# [Dataset records]
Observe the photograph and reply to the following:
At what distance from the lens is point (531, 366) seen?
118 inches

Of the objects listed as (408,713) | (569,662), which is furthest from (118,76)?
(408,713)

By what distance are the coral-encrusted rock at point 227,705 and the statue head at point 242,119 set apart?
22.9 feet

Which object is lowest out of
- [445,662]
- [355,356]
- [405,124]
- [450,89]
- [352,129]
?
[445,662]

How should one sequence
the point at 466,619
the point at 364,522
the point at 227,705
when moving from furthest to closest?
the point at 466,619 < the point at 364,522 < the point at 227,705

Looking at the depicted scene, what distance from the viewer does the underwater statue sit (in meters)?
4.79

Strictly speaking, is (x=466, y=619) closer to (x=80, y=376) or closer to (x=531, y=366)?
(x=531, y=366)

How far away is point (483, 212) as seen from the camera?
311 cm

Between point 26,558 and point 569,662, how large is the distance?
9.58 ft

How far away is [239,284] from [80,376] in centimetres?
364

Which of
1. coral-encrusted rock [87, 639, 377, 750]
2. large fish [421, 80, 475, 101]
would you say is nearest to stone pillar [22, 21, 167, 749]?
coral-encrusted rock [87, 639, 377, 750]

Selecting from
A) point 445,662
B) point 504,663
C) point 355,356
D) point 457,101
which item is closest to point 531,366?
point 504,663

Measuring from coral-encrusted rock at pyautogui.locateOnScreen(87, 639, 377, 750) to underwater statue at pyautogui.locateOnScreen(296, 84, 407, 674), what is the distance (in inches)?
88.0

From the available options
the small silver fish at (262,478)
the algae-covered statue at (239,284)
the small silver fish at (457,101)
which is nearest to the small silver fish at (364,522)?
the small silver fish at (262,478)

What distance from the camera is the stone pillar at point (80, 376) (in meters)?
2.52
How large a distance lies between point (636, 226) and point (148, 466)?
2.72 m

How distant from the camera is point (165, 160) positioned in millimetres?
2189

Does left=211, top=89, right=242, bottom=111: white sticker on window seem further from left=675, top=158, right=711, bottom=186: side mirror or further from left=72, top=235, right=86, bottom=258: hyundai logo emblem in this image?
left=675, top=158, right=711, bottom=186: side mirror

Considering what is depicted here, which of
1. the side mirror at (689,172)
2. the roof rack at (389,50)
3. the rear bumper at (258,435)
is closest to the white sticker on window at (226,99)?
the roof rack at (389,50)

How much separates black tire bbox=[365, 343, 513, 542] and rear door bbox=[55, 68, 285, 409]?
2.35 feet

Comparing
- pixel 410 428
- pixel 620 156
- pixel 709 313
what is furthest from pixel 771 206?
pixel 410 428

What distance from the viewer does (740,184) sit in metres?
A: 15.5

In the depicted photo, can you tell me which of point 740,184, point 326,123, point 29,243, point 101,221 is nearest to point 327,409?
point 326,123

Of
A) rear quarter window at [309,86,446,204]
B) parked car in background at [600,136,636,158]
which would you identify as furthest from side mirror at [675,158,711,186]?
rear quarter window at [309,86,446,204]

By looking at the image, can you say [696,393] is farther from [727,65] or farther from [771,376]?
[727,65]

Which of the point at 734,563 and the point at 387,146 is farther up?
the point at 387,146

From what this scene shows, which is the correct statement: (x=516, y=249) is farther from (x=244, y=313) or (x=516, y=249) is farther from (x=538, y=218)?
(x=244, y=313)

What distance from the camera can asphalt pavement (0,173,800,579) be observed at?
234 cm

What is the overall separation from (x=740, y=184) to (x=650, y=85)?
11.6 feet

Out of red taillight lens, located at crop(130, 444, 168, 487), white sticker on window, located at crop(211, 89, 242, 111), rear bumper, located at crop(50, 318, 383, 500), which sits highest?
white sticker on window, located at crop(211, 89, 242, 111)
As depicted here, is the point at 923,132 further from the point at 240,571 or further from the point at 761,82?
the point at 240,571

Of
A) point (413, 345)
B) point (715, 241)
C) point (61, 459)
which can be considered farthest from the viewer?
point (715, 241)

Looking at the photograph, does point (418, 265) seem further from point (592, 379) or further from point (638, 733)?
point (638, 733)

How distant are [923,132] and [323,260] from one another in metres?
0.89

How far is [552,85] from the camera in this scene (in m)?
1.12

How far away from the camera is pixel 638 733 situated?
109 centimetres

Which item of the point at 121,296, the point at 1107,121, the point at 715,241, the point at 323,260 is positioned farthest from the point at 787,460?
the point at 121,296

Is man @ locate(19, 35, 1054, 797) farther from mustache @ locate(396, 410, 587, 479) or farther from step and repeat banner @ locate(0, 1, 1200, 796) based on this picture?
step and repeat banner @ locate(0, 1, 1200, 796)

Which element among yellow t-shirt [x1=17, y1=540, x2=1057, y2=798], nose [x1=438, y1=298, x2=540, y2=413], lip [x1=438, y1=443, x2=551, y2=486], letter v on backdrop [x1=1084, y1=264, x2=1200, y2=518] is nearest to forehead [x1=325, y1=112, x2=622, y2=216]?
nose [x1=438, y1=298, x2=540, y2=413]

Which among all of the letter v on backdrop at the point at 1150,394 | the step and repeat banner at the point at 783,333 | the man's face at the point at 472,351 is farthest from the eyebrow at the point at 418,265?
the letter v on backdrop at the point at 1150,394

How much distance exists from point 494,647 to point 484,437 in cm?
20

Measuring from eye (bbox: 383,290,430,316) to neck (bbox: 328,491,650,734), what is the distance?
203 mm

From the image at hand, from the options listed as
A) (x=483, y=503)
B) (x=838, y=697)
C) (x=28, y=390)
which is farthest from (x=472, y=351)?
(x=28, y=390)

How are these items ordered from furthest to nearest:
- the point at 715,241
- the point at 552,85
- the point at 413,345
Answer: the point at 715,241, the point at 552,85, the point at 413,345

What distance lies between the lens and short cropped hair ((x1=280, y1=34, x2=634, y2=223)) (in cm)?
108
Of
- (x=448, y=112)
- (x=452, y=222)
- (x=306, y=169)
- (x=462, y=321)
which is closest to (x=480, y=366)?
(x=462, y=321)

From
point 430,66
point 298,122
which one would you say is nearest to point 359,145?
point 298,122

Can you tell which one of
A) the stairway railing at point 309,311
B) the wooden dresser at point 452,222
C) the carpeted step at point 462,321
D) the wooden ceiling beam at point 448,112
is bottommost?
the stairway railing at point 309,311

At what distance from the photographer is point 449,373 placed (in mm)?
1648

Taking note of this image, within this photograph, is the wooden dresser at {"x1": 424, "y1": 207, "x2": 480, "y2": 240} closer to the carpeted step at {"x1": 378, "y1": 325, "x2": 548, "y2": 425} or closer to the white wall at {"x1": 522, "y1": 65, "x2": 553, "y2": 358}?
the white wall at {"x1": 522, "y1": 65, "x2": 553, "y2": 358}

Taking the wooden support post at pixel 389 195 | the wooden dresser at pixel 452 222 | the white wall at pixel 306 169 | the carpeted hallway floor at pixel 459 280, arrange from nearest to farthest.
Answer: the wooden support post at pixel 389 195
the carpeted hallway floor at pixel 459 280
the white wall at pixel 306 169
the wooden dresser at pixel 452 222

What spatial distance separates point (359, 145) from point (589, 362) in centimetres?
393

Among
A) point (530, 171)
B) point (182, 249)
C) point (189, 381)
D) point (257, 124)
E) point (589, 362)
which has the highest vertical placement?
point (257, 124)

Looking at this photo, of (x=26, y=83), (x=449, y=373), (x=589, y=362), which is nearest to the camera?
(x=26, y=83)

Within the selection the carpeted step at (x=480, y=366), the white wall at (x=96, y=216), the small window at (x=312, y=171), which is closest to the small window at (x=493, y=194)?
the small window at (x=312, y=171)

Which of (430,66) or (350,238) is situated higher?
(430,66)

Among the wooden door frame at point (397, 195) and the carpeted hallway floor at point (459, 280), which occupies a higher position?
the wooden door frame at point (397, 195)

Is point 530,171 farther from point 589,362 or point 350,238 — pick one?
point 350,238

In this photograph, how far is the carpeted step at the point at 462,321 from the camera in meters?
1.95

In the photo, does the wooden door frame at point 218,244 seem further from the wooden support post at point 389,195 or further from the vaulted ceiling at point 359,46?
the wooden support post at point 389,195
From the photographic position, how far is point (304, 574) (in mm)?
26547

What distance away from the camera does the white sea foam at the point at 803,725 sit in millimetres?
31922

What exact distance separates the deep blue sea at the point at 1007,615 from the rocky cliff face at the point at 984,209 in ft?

# [Short task]
Every line from the one containing "Which of (430,66)" through the last line of the entries must be written out verbatim, and no other line.

# [Task solution]
Which of (430,66) or (350,238) is situated higher?
(430,66)

Among the wooden door frame at point (397, 195) and the carpeted hallway floor at point (459, 280), which occupies a higher position?
the wooden door frame at point (397, 195)

Is point 530,171 farther from point 589,362 or point 350,238 — pick one?
point 350,238

In this photograph, how far is the carpeted step at the point at 462,321 from the camera in meters?
1.95

In the photo, does the wooden door frame at point 218,244 seem further from the wooden support post at point 389,195 or further from the vaulted ceiling at point 359,46?
the wooden support post at point 389,195
From the photographic position, how far is point (304, 574) (in mm)?
26547

What distance away from the camera does the white sea foam at the point at 803,725 sit in millimetres?
31922

What exact distance separates the deep blue sea at the point at 1007,615 from the rocky cliff face at the point at 984,209 in ft?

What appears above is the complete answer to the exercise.